Cookbook Survivor: Chelsea Monroe-Cassel, The Elder Scrolls: The Official Cookbook
Saturday's Child Works Hard for a Living
Ok, one more semi-silly genre-based cookbook. I have this author’s World of Warcraft cookbook too, but I’m not feeling very affectionate towards World of Warcraft and its corporate owner at present.
The Elder Scrolls games are certainly among my favorite ever. Food plays an important decorative role in the game environments. You see food on tables and in houses, and rather famously you can collect cabbages (and other foods) to stash in your own dwelling and they never go bad.
There aren’t that many iconic dishes in the game, however, and I don’t recall feeling the need to buff with food all that much.
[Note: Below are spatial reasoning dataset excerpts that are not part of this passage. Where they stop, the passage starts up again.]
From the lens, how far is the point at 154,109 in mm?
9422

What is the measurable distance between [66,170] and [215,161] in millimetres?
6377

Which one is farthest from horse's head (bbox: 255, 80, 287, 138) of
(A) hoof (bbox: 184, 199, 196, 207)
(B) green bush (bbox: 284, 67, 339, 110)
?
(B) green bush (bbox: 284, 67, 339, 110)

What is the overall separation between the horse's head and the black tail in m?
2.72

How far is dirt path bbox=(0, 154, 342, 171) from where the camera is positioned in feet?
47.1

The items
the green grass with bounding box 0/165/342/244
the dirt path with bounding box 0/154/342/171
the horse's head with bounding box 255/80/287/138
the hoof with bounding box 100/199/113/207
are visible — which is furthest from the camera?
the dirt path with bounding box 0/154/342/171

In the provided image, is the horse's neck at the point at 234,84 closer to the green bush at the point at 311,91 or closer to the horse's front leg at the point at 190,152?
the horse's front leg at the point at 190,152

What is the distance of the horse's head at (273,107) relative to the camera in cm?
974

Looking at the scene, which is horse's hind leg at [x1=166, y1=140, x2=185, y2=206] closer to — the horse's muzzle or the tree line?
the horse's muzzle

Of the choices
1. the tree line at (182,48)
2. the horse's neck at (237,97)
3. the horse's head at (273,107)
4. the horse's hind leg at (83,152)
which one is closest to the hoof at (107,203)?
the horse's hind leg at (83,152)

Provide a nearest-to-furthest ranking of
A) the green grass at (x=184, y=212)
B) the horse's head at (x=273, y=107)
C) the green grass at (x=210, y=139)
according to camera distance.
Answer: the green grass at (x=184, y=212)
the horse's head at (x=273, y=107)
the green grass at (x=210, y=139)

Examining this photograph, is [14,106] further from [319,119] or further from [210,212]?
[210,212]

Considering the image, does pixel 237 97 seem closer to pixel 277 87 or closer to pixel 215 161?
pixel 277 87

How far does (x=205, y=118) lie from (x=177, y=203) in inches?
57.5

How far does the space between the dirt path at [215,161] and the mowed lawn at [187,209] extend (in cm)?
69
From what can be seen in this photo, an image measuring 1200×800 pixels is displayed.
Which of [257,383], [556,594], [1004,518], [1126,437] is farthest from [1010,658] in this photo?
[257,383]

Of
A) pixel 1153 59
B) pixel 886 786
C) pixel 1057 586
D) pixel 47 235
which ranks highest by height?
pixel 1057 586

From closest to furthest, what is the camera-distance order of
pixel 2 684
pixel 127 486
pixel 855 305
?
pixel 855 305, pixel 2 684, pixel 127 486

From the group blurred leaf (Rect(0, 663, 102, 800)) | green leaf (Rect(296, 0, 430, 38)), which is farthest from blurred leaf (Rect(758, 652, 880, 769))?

There is the famous sweetroll that appears in a line of constantly repeated dialogue in Skyrim, of course.
So the author of this cookbook had to think of some plausible dishes that fit the gameworld and that were recognizable. Interestingly, she chose to skip pork, which I think is right—I don’t remember seeing a pig in the game ever. Maybe a boar? But I’m not sure.
Honestly, no knock on the author, but it’s a pretty dull cookbook. Genre fun or not, I can’t imagine cooking from it ever outside the context of this column—this one is hanging on by its fingernails. I suppose partly because there isn’t that much that I could make from it for a party or something where all the Skyrim geeks would go “oh wow that’s XXX”, unlike the Nuka-Cola Quantum from last week.
I’m going to make the sweetroll (naturally) but that’s a dessert. For dinner, I’ll make a chicken dumpling (simple) and a “horker loaf”. Horkers are walruses, more or less, but this one is made with ground beef and canned smoked oysters, which strikes me as a combination that could either be delicious or revolting. (It’s the dish on the cover, with the bacon draped over it.) We’ll find out!